Ao assumir publicamente a briga com Ramos, Salles explicitou que há um movimento mais amplo de setores radicais não-militares do governo para fritar o general. Na sua briga pública, Salles recebeu apoio de um dos filhos do presidente, Eduardo Bolsonaro (PSL-SP),  “O Brasil está contigo e apoiando seu trabalho”, escreveu Eduardo a Salles no Twitter. A deputada extremista Bia Kicis (PSL-DF) também publicou uma mensagem e apoio a Salles. Segundo jornais brasileiros, a articulação contra Ramos conta ainda com a participação do vereador Carlos Bolsonaro.

Segundo o jornal Folha de S.Paulo, os filhos do presidente e membros da ala de extrema direita não militar tentam desgastar a imagem de Ramos perante Jair Bolsonaro e convencer o chefe do Executivo a demitir o general na reforma ministerial prevista para fevereiro. A ofensiva repete o movimento que ocorreu com general Carlos dos Santos Cruz em 2019, que também comandava a Secretaria de Governo.

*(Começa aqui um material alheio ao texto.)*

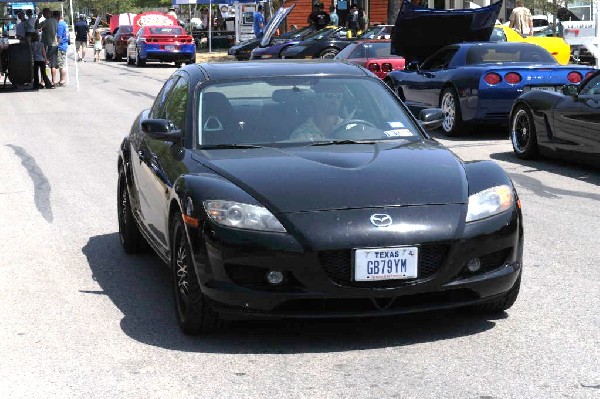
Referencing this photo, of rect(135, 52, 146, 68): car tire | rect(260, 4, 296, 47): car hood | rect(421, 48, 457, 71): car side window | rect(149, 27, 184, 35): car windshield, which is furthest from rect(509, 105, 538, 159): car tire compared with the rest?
rect(135, 52, 146, 68): car tire

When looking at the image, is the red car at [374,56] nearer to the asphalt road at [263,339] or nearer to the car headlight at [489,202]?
the asphalt road at [263,339]

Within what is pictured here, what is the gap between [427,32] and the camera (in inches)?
720

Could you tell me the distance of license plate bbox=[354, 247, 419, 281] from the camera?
17.7 ft

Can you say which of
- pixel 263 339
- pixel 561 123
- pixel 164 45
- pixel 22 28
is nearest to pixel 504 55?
pixel 561 123

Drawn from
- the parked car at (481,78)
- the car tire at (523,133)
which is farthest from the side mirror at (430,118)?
the parked car at (481,78)

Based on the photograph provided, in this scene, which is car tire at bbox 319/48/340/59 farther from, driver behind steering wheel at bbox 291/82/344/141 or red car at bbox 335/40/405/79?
driver behind steering wheel at bbox 291/82/344/141

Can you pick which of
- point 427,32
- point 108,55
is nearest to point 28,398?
point 427,32

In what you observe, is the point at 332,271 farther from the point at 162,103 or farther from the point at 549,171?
the point at 549,171

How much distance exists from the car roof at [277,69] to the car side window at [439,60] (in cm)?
931

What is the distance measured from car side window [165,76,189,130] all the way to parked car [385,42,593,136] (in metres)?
8.40

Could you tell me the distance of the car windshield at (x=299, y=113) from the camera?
6.75 metres

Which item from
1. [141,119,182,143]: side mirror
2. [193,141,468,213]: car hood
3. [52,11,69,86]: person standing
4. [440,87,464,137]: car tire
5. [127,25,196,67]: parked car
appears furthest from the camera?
[127,25,196,67]: parked car

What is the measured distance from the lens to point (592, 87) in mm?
12219

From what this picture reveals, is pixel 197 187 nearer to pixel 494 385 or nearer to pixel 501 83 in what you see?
pixel 494 385
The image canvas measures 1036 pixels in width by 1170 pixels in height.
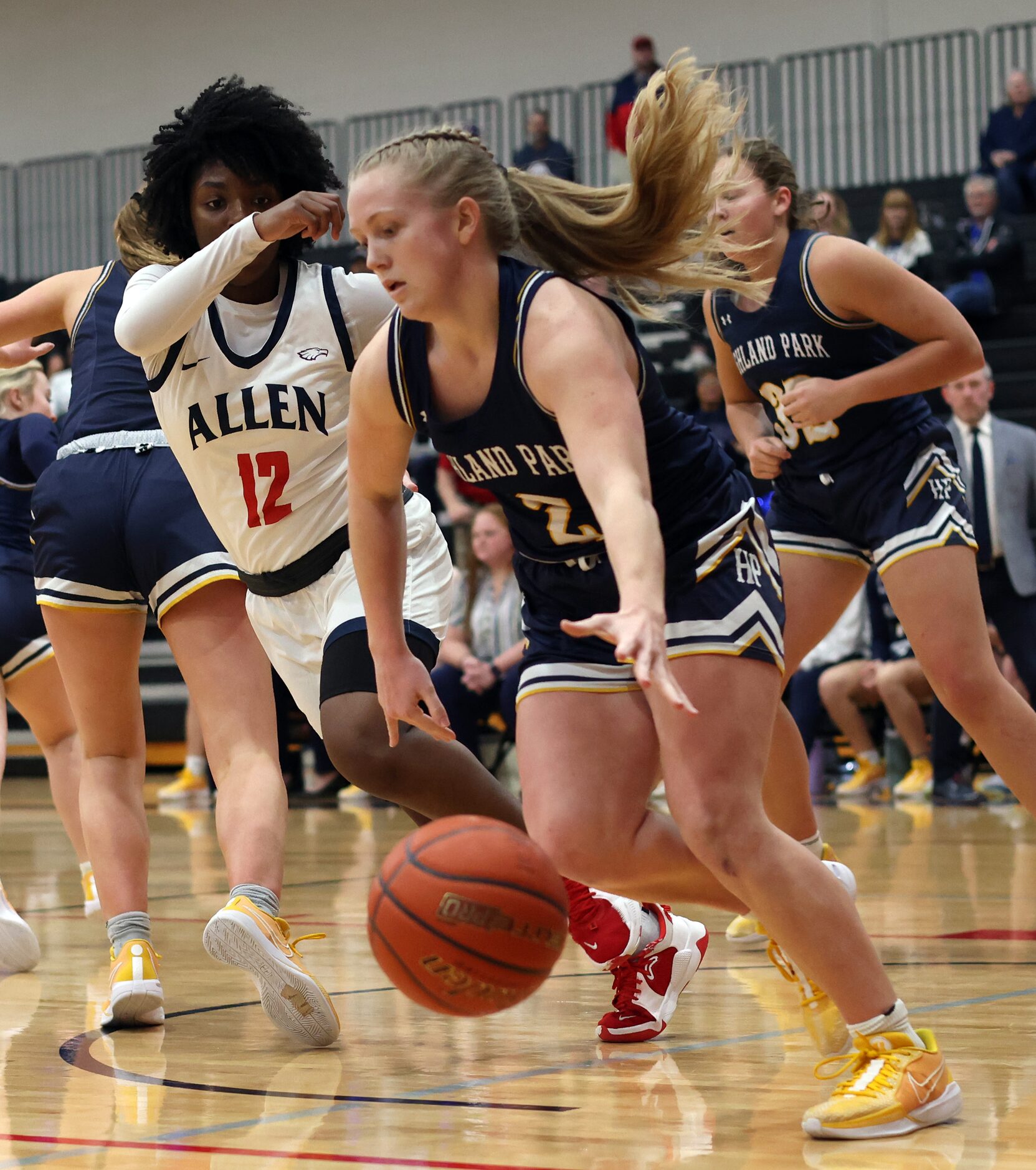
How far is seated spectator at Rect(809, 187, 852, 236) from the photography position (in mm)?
4887

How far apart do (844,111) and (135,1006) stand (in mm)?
15553

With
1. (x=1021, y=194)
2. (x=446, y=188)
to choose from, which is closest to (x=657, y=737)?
(x=446, y=188)

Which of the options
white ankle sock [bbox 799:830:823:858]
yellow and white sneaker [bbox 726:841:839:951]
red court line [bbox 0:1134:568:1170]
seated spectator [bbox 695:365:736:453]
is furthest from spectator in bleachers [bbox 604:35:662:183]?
red court line [bbox 0:1134:568:1170]

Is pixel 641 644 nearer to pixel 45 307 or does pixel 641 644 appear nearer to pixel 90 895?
pixel 45 307

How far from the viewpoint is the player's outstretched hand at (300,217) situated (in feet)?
11.2

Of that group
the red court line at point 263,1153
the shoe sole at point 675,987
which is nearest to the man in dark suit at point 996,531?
the shoe sole at point 675,987

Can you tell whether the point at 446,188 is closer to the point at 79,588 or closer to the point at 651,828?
the point at 651,828

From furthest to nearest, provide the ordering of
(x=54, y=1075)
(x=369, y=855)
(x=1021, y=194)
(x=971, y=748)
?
1. (x=1021, y=194)
2. (x=971, y=748)
3. (x=369, y=855)
4. (x=54, y=1075)

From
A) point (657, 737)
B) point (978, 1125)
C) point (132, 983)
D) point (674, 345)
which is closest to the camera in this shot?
point (978, 1125)

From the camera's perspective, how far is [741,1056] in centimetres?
340

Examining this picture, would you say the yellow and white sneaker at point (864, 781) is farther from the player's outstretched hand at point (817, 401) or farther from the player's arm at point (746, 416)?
the player's outstretched hand at point (817, 401)

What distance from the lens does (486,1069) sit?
332cm

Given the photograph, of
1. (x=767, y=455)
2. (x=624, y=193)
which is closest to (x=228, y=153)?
(x=624, y=193)

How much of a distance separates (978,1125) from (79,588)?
89.9 inches
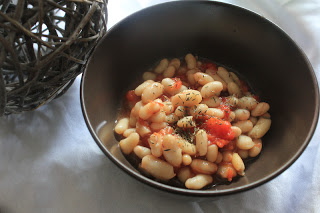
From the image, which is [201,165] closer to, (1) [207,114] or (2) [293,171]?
(1) [207,114]

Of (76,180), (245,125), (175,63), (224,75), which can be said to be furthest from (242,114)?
(76,180)

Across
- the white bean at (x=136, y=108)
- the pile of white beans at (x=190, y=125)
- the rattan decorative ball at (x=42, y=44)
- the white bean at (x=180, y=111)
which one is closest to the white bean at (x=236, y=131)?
the pile of white beans at (x=190, y=125)

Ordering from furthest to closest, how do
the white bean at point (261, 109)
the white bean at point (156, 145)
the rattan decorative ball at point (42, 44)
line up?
the white bean at point (261, 109)
the white bean at point (156, 145)
the rattan decorative ball at point (42, 44)

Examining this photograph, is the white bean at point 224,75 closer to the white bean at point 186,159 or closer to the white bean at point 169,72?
the white bean at point 169,72

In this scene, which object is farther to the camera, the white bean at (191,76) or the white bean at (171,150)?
the white bean at (191,76)

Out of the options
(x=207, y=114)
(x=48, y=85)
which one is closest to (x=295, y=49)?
(x=207, y=114)

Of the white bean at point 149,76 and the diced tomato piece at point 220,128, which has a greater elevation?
the white bean at point 149,76

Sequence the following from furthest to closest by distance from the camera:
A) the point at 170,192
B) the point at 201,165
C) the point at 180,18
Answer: the point at 180,18 < the point at 201,165 < the point at 170,192

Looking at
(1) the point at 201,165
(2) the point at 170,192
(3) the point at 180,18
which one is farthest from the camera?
(3) the point at 180,18
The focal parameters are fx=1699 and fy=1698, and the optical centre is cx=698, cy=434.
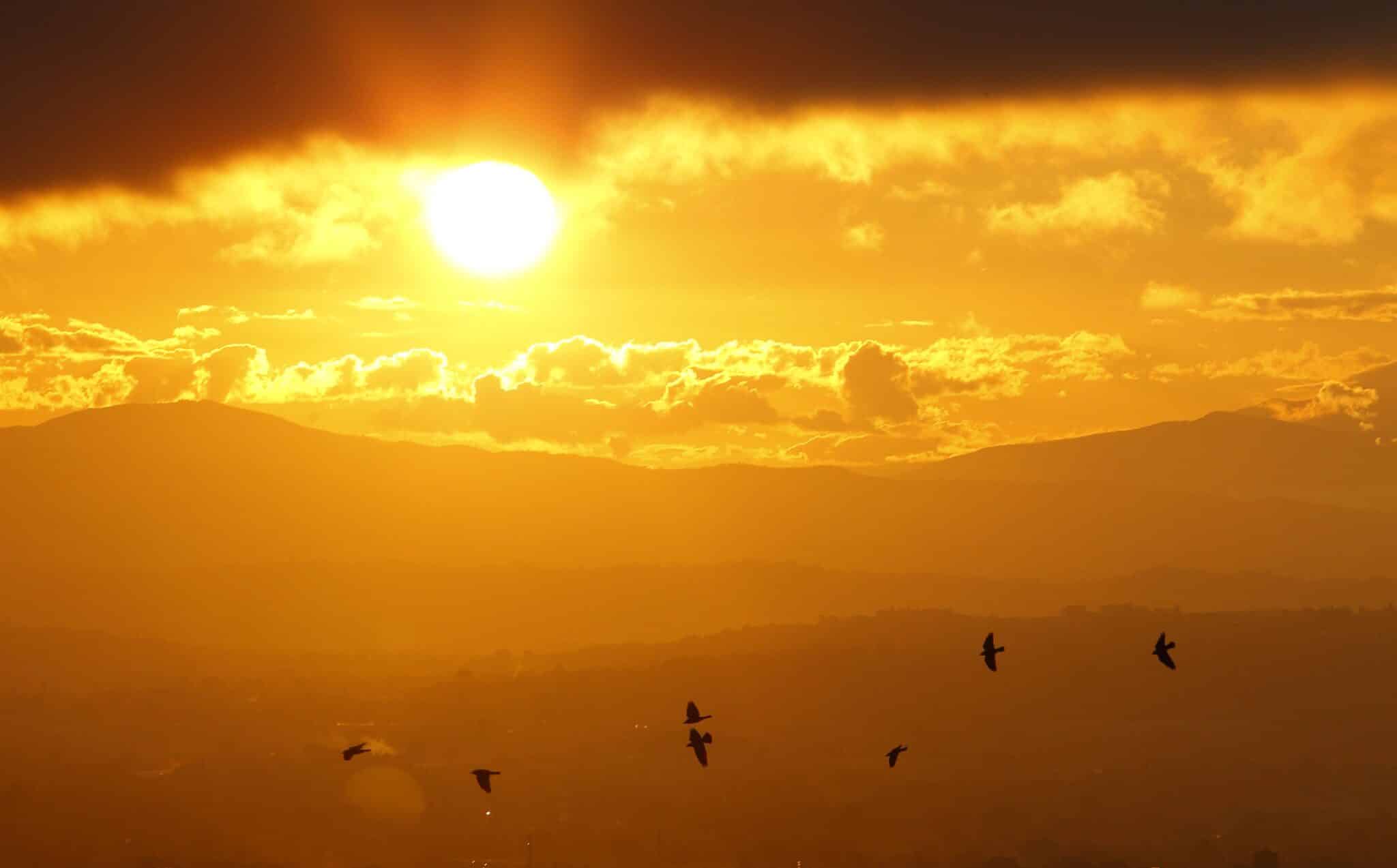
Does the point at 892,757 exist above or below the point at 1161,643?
below

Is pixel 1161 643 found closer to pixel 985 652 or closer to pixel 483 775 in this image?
pixel 985 652

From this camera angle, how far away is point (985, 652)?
129 meters

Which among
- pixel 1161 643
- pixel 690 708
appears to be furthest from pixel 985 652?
pixel 690 708

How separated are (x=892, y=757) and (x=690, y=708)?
27.5 m

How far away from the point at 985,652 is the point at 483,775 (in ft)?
142

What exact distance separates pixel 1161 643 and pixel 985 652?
42.6 feet

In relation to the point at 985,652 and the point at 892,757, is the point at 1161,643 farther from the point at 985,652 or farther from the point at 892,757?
the point at 892,757

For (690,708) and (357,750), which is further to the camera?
(357,750)

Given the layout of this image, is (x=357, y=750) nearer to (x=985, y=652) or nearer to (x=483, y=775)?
(x=483, y=775)

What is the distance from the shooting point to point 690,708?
128375 millimetres

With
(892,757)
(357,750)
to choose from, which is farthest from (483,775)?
(892,757)

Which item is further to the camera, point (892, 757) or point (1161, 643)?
point (892, 757)

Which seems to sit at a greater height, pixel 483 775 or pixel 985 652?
pixel 985 652

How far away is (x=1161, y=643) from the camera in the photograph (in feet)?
408
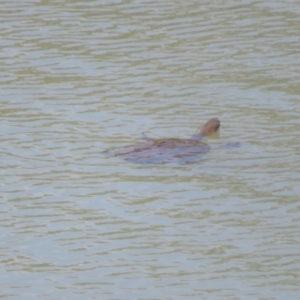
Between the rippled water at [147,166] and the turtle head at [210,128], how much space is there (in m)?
0.16

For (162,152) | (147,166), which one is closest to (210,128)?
Result: (162,152)

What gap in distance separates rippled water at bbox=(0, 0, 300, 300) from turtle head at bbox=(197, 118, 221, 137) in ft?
0.51

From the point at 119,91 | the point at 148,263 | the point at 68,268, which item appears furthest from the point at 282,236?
the point at 119,91

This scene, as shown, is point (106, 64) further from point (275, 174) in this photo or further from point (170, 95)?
point (275, 174)

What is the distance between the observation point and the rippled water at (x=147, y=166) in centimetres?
804

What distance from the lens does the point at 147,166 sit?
33.1ft

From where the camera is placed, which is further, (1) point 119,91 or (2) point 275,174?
(1) point 119,91

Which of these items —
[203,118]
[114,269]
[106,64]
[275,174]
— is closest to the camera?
[114,269]

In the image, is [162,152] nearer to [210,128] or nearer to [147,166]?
[147,166]

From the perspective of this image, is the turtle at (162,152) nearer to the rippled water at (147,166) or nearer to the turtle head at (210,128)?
the rippled water at (147,166)

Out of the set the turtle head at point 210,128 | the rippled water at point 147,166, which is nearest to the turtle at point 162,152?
the rippled water at point 147,166

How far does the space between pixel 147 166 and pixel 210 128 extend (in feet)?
2.64

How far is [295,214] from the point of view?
8898mm

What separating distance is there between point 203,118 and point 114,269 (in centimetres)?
332
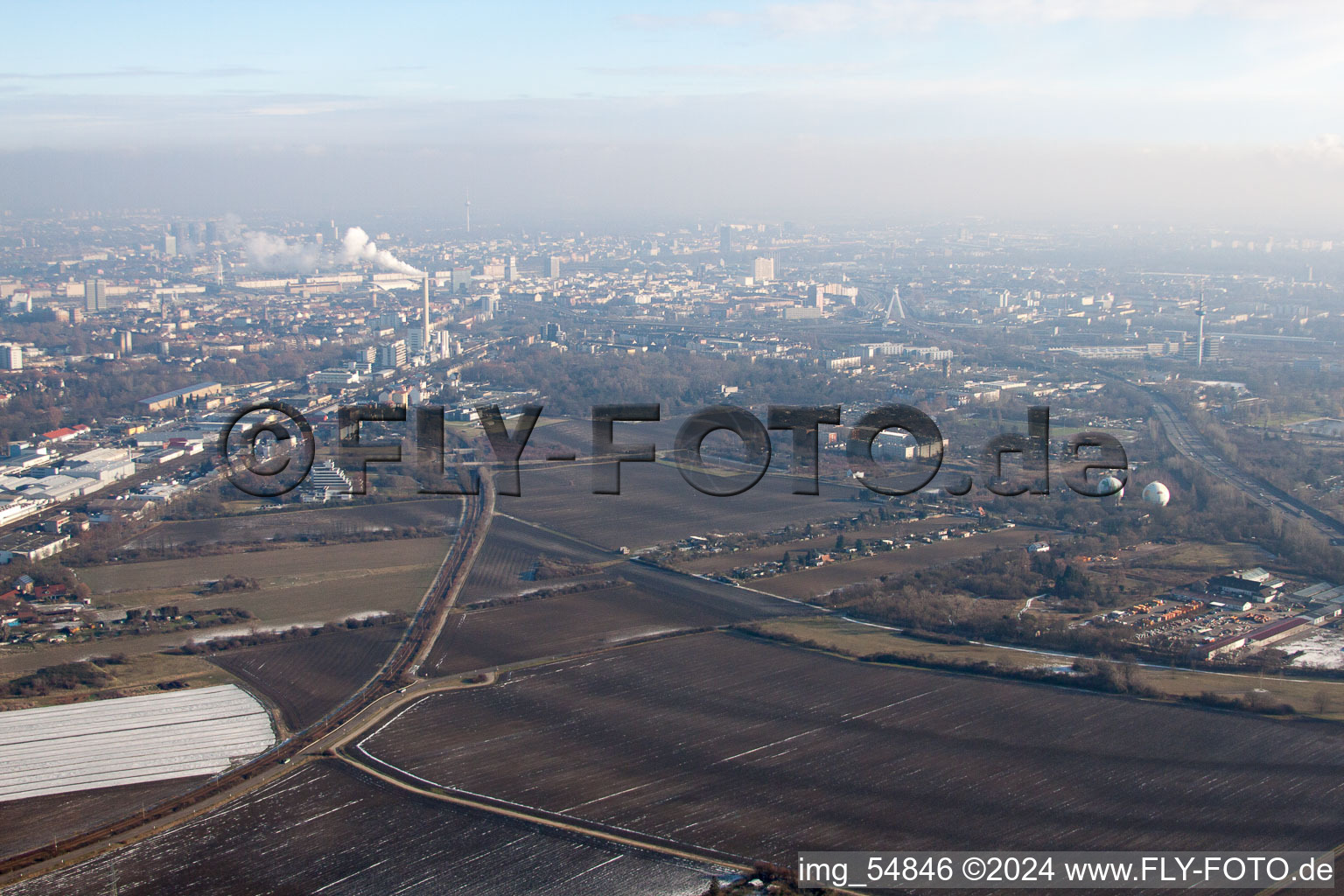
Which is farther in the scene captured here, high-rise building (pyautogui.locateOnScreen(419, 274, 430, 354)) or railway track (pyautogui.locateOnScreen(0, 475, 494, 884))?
high-rise building (pyautogui.locateOnScreen(419, 274, 430, 354))

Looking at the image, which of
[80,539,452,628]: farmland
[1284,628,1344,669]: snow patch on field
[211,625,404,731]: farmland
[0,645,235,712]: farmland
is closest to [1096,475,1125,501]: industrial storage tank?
[1284,628,1344,669]: snow patch on field

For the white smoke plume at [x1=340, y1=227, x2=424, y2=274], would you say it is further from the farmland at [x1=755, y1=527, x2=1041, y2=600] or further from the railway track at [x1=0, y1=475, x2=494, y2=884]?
the farmland at [x1=755, y1=527, x2=1041, y2=600]

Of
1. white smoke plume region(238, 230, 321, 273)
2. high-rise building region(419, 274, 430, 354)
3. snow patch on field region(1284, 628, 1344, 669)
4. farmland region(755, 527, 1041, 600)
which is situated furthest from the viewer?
white smoke plume region(238, 230, 321, 273)

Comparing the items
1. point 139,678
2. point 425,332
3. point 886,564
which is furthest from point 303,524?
point 425,332

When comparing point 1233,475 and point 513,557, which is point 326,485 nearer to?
point 513,557

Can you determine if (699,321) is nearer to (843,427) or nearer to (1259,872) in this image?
(843,427)

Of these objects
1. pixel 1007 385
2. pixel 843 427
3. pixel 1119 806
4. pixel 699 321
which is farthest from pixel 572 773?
pixel 699 321

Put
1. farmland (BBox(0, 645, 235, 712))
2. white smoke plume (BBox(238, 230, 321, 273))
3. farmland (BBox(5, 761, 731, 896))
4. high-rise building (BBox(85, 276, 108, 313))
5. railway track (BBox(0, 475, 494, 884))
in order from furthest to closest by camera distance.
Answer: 1. white smoke plume (BBox(238, 230, 321, 273))
2. high-rise building (BBox(85, 276, 108, 313))
3. farmland (BBox(0, 645, 235, 712))
4. railway track (BBox(0, 475, 494, 884))
5. farmland (BBox(5, 761, 731, 896))

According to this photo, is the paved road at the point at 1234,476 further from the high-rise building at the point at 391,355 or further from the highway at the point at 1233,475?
the high-rise building at the point at 391,355
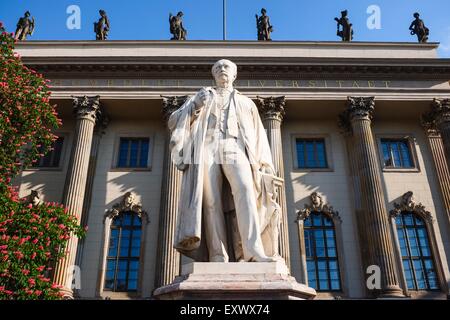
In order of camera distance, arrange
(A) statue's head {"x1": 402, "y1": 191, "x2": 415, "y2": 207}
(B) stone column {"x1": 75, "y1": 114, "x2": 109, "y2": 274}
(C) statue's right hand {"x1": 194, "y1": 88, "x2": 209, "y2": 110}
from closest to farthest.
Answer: (C) statue's right hand {"x1": 194, "y1": 88, "x2": 209, "y2": 110} < (B) stone column {"x1": 75, "y1": 114, "x2": 109, "y2": 274} < (A) statue's head {"x1": 402, "y1": 191, "x2": 415, "y2": 207}

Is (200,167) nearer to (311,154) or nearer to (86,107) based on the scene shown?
(86,107)

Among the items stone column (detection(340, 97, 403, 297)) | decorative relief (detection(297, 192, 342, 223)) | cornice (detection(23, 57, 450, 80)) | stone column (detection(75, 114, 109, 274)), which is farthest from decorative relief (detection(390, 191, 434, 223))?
stone column (detection(75, 114, 109, 274))

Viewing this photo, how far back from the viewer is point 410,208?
22.0 metres

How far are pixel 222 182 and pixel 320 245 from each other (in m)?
17.3

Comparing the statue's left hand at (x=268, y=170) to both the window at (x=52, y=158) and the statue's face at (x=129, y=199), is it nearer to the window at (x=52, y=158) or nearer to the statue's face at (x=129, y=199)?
the statue's face at (x=129, y=199)

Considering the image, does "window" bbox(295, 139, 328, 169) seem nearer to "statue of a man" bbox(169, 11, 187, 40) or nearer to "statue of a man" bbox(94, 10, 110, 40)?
"statue of a man" bbox(169, 11, 187, 40)

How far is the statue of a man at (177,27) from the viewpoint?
28.0 meters

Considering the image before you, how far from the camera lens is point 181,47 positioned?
26.7 metres

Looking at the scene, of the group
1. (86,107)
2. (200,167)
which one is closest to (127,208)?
(86,107)

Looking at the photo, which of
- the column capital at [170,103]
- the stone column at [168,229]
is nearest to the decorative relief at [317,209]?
the stone column at [168,229]

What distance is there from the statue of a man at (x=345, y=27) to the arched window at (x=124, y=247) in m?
17.2

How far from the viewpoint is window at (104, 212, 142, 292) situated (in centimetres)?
2053

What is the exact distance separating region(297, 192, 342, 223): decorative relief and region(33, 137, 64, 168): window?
45.0ft
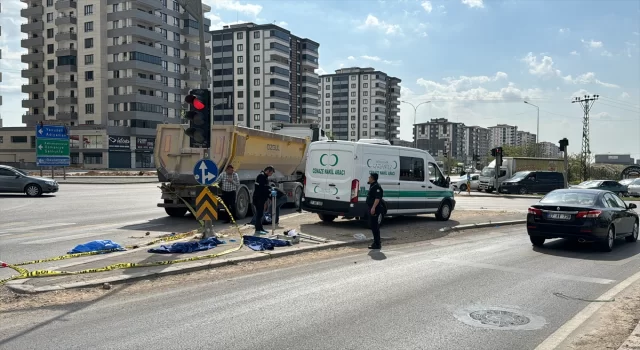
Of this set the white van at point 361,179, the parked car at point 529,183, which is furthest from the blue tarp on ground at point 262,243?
the parked car at point 529,183

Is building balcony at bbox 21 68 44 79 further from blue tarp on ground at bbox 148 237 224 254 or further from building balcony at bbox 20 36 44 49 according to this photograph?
blue tarp on ground at bbox 148 237 224 254

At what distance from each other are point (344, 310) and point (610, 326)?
303cm

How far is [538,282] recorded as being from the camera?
806cm

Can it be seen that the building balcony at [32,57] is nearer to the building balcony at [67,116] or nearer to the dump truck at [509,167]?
the building balcony at [67,116]

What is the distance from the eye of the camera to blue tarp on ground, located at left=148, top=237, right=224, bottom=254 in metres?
9.63

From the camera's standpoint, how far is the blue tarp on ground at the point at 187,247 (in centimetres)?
963

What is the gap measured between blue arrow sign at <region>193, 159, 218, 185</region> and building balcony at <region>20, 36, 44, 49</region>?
A: 88144mm

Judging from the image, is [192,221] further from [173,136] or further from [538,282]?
[538,282]

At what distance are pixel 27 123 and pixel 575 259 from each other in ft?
307

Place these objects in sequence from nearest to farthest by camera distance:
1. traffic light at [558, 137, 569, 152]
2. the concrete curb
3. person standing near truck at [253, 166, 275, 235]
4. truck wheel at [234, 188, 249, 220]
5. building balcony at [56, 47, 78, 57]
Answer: the concrete curb
person standing near truck at [253, 166, 275, 235]
truck wheel at [234, 188, 249, 220]
traffic light at [558, 137, 569, 152]
building balcony at [56, 47, 78, 57]

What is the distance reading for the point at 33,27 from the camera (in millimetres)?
84125

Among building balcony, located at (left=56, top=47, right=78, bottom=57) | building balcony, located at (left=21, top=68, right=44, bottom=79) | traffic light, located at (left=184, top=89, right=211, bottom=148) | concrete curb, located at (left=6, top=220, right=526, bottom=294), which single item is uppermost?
building balcony, located at (left=56, top=47, right=78, bottom=57)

Na primeira metade do ano passado, Santos Cruz foi alvo de repetidos ataques de Carlos Bolsonaro e do guru extremista Olavo de Carvalho, que exerce forte influência nos filhos do presidente. Santos Cruz, que era considerado moderado demais por esses setores, acabou sendo demitido em junho de 2019.

Por enquanto, Jair Bolsonaro ainda não tomou partido explícito de nenhum dos lados da disputa. Na manhã de sexta-feira, o presidente esteve com Ramos e Salles na cerimônia de apresentação do caça F-39E Gripen, em Brasília, e levou ambos para um almoço, com outros convidados.